* [DESCRIPTION OF THE TASK] Count the lines of the material below that contain the string "dense", treating uppercase and lowercase as different, and give only the number.
** start of RECORDS SHOWN **
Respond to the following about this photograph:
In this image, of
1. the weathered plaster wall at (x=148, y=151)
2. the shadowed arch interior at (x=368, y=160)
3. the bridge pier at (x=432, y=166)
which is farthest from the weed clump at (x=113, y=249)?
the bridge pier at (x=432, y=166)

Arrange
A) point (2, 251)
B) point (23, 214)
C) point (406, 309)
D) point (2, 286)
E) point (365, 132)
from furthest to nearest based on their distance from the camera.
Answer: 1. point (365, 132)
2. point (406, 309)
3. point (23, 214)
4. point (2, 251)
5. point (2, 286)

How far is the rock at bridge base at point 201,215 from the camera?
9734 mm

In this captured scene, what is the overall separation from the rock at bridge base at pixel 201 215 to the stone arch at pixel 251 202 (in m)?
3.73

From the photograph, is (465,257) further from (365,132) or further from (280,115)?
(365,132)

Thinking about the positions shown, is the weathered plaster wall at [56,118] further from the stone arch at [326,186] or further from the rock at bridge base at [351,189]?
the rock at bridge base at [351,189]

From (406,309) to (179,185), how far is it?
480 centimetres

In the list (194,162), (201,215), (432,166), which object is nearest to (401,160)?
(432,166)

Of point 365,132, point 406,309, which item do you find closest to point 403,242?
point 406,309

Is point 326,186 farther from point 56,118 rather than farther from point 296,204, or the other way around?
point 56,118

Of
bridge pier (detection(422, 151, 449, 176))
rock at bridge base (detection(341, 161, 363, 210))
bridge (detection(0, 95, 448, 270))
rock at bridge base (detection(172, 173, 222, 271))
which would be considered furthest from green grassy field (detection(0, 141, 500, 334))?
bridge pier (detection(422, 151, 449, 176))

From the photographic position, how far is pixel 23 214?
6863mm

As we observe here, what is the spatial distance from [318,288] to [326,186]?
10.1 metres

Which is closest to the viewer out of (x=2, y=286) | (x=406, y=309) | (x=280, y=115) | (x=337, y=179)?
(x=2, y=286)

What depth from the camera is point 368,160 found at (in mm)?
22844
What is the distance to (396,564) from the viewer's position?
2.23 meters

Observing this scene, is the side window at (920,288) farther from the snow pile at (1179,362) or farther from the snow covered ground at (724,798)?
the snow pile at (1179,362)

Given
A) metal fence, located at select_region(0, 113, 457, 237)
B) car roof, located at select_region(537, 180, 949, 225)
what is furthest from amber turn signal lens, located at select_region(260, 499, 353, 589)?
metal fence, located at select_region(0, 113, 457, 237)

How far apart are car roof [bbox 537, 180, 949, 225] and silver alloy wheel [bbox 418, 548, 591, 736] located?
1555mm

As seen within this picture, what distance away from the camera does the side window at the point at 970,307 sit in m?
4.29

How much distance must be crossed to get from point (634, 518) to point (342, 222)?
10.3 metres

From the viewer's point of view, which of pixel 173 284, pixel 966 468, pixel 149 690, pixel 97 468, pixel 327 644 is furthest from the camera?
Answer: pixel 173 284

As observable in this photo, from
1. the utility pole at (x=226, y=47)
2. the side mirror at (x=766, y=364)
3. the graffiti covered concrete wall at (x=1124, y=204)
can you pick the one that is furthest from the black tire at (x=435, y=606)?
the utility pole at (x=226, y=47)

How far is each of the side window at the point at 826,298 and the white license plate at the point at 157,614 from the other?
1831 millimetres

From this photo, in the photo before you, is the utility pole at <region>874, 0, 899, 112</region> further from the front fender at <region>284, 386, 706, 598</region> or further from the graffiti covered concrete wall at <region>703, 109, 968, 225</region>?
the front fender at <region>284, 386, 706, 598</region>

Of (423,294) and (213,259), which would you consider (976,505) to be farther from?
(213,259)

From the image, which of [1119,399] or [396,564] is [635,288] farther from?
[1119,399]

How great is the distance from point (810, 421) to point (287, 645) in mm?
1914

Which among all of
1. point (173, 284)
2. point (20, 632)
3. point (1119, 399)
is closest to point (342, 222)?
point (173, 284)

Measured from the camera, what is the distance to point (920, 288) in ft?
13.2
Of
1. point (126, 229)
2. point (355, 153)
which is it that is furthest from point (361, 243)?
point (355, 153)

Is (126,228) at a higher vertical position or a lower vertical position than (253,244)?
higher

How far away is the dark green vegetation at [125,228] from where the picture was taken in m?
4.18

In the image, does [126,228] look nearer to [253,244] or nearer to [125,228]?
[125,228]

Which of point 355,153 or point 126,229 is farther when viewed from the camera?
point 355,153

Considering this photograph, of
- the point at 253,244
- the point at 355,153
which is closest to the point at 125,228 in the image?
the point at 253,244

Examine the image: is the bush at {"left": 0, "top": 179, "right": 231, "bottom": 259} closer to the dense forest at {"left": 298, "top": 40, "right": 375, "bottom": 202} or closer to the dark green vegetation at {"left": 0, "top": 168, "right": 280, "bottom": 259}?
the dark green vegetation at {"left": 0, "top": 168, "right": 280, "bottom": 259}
** end of RECORDS SHOWN **
** start of RECORDS SHOWN **
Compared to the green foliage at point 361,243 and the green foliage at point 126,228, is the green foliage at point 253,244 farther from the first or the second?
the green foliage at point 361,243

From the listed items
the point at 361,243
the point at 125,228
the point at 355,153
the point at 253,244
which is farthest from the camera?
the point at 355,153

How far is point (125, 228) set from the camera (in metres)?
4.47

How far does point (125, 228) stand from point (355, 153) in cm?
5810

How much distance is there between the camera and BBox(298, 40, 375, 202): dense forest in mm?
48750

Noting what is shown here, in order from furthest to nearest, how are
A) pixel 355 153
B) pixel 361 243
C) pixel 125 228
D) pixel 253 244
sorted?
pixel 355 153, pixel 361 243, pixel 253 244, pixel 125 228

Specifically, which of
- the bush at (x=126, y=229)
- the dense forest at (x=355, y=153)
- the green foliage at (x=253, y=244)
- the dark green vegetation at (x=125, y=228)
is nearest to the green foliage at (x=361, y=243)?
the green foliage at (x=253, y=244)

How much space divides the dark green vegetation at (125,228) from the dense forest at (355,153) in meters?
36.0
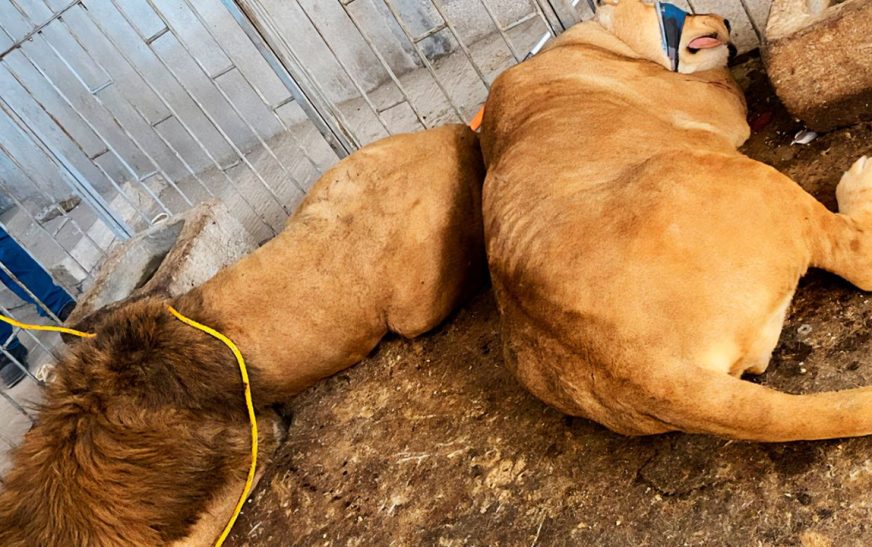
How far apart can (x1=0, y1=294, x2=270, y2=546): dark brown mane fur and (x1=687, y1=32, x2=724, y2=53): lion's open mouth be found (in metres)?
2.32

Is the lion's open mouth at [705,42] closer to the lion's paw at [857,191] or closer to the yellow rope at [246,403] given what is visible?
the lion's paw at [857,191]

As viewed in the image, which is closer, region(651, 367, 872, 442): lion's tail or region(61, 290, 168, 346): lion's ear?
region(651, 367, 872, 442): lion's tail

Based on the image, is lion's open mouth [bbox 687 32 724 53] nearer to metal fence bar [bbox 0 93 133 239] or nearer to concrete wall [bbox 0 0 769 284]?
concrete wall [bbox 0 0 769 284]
** end of RECORDS SHOWN **
* [REPLY TO THE EXERCISE] 4